_What the task asks_: In exact form, please repeat the records from their opening line down to the line with "Заява про вчинення", including that line.

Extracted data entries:
● ● ● ● ● ● ●

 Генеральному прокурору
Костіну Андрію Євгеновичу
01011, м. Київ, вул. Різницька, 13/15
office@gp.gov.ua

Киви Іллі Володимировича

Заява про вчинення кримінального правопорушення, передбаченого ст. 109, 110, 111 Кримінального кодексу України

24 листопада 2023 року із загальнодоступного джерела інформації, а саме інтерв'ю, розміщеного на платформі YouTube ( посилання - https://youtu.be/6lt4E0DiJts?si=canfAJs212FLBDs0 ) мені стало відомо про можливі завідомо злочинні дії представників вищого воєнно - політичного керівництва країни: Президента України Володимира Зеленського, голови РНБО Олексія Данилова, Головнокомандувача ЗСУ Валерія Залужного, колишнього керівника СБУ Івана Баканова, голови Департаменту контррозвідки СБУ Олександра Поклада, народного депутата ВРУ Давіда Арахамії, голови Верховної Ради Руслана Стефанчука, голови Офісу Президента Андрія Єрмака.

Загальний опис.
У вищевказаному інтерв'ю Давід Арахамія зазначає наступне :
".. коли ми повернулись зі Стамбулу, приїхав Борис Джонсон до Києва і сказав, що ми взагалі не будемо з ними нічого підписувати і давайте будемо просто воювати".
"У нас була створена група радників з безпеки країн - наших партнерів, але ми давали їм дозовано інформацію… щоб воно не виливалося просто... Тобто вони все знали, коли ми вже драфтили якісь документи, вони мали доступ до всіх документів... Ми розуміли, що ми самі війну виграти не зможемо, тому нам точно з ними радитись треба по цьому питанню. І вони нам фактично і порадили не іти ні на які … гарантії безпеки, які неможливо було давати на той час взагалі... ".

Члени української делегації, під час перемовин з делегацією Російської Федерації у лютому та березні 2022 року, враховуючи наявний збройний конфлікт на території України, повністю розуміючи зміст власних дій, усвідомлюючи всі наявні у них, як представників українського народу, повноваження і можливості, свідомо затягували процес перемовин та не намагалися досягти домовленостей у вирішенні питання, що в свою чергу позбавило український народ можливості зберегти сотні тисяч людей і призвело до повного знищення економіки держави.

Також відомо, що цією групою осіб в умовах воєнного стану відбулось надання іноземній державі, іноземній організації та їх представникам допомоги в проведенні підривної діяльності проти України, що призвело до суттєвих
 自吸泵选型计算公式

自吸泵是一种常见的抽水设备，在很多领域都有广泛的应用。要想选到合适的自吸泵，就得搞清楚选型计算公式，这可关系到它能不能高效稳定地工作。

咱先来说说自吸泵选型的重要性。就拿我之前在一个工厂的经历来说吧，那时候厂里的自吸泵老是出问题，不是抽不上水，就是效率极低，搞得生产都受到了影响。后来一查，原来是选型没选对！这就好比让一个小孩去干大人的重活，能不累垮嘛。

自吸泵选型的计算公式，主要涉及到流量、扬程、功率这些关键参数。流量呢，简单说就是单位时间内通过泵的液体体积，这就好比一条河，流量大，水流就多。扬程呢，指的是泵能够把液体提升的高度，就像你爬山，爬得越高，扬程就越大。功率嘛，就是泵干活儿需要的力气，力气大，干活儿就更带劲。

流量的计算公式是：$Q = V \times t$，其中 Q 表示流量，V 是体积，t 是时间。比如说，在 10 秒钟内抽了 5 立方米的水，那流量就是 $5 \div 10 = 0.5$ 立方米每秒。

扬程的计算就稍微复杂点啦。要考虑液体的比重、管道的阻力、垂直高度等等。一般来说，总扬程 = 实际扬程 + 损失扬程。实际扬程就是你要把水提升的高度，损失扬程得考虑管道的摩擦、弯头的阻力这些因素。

● ● ● ● ● ● ●

_Result for this task_:
 Генеральному прокурору
Костіну Андрію Євгеновичу
01011, м. Київ, вул. Різницька, 13/15
office@gp.gov.ua

Киви Іллі Володимировича

Заява про вчинення кримінального правопорушення, передбаченого ст. 109, 110, 111 Кримінального кодексу України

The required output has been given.